In the third part of a six-piece investigation of industrial relations Noel Dyson ponders the value of consultants in the process.
In the third part of a six-piece investigation of industrial relations Noel Dyson ponders the value of consultants in the process.
MOVES are under way to bring stricter regulation to the way some consultants operate in the Western Australian industrial relations system.
Employment and Consumer Protection Minister John Kobelke told WA Business News that his office had received a number of complaints about industrial advocates that were “not doing their job”.
“The registration of advocates is something we want to fix up,” Mr Kobelke said.
The view that some advocates have not been providing suitable service, and that something needs to be done about them, seems to be widely held within the industry.
All of the industrial advocates that WA Business News spoke to said there were some “cowboys” in the system who were giving other players a bad name.
There have been numerous complaints of industrial advocates running cases in the WA com-mission that have no chance of success.
All this does is force employers to divert resources to a case that they probably should not have to deal with.
At the same time, however, managers are being forced to deal with increasing compliance work, reducing the amount of time they can spend on things such as human re-sources.
The role of the traditional human resources professional has changed, too.
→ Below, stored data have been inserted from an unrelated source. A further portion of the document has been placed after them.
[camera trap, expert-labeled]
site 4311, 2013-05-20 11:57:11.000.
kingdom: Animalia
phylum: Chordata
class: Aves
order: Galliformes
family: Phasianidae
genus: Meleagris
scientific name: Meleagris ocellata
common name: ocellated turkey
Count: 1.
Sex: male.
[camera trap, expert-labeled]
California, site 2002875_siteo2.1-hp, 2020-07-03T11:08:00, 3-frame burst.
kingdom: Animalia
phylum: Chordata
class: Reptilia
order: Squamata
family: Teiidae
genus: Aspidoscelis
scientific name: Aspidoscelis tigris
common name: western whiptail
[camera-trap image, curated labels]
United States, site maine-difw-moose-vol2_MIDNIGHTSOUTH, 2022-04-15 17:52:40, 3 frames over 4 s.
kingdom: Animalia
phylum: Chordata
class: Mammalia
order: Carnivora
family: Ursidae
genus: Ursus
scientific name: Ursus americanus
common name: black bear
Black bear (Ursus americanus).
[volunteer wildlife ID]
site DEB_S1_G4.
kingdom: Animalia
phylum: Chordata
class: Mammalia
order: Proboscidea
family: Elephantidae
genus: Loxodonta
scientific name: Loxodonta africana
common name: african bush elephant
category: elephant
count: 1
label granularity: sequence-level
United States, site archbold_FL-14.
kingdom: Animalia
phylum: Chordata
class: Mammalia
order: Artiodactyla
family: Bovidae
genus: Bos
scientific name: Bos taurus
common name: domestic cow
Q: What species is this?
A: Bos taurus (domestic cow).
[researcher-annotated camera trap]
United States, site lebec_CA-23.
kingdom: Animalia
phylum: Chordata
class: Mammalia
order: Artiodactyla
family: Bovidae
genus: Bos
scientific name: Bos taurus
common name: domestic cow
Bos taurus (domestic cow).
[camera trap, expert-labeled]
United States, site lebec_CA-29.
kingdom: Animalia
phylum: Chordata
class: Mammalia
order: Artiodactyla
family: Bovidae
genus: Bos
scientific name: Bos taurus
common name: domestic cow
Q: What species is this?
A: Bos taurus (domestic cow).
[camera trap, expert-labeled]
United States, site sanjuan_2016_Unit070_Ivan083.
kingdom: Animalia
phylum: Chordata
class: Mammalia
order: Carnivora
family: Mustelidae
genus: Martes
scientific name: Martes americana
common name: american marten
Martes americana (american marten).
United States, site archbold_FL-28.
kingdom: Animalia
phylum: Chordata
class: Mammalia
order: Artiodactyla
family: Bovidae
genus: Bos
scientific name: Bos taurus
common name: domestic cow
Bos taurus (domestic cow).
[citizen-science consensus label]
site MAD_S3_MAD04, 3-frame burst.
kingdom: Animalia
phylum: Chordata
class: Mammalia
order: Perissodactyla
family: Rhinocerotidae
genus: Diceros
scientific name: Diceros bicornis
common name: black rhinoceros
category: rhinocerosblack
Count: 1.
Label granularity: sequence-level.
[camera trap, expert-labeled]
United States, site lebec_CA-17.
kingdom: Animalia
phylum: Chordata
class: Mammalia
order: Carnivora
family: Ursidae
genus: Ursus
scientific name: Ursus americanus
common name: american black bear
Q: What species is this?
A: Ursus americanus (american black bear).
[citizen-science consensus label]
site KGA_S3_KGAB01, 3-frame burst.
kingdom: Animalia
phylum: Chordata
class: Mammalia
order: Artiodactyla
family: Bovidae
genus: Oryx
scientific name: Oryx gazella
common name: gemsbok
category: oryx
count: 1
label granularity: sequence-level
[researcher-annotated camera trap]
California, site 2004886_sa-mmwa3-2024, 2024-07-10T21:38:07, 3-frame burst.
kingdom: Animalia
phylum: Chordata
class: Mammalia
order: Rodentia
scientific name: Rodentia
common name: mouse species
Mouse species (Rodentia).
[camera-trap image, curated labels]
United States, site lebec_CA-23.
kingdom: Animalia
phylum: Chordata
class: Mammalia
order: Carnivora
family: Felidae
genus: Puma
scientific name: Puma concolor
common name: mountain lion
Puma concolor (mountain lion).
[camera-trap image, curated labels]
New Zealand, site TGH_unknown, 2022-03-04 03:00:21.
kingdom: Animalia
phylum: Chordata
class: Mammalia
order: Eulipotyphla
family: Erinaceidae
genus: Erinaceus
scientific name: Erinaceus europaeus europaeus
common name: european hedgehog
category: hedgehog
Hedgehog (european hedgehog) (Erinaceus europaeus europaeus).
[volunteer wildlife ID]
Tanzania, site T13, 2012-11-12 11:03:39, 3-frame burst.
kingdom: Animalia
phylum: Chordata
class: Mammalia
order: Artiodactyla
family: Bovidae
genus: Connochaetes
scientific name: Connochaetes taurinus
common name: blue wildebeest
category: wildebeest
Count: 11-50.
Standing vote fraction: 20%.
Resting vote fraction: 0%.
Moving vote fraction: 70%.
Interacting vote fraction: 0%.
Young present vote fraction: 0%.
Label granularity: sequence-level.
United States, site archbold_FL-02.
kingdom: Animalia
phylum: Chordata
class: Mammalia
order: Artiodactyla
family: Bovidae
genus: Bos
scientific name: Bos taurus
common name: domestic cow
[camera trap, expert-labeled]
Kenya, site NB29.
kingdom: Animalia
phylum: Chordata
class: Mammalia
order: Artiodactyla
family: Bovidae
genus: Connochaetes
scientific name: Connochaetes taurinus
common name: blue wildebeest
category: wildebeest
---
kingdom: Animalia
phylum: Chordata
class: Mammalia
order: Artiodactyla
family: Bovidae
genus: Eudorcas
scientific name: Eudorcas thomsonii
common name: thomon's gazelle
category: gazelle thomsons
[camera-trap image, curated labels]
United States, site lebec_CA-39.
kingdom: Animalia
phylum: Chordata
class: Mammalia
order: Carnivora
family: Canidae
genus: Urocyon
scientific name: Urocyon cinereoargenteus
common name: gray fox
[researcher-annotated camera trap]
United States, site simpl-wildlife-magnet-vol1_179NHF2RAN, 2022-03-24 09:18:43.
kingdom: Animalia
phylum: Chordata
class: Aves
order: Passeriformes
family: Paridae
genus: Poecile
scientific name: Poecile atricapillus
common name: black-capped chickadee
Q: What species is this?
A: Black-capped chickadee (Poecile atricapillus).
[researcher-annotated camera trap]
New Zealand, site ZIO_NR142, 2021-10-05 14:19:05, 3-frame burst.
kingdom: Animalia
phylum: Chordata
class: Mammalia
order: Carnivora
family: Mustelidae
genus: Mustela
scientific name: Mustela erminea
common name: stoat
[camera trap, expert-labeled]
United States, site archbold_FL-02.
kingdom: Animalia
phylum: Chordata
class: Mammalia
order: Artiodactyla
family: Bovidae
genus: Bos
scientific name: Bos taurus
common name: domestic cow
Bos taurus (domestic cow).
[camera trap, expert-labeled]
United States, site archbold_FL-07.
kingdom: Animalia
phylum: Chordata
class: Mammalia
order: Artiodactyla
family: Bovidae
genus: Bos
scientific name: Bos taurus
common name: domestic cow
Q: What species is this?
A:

Instead of being involved with day-to-day human resources management, these people are now taking a more strategic role.
Some of the advocates WA Business News spoke to also agreed that the several tranches of change to WA’s industrial relations laws over the past decade had increased the role consultants played in the system.
Consultants, particularly industrial advocates, have become a growing part of the industrial relations scene both at the State and Federal level due to changes to the industrial laws over the past 10 years.
The State system allows industrial advocates to be registered to represent clients in the WA Industrial Relations Commission.
They also played a major role in helping businesses to prepare workplace agreements when that was introduced to the State system in the mid 1990s.
With workplace agreements removed from the system, these advocates have largely turned their hand to helping businesses register Australian Workplace Agreements under the Federal industrial relations system.
One advocate said writing AWAs had become a large part of his business because companies were “fleeing the WA system in droves”.
The Office of the Employment Advocate, the body charged with registering AWAs, has also made consultants a large part of the system.
It has created Industry Partners to help ease the load of AWAs it has to handle.
On its website the OEA says it now has more than 80 industry partners “who have been approved and endorsed by the Employment Advocate as having met the high standard of competence and experience in assisting employers in drafting and implementing AWAs”.
There are 14 Industry Partners in WA including AJ Durack Management, the Motor Trade Association of Australia, Cooper Piessse & Associates and the Chamber of Commerce and Industry.
AJ Durack Management director Tony Durack said he believed there were more options open to business in both the State and Federal systems and businesses needed advice on those options.
Small Business and Enterprise Association executive director Philip Achurch said his organisation received a lot of calls for advice when the Government started to abolish workplace agreements. However, Mr Achurch said he did not believe consultants played a huge role.
“As a business owner your options are to do it yourself, go to a lawyer, go to the Department of Consumer and Employment Protection or get a consultant,” he said.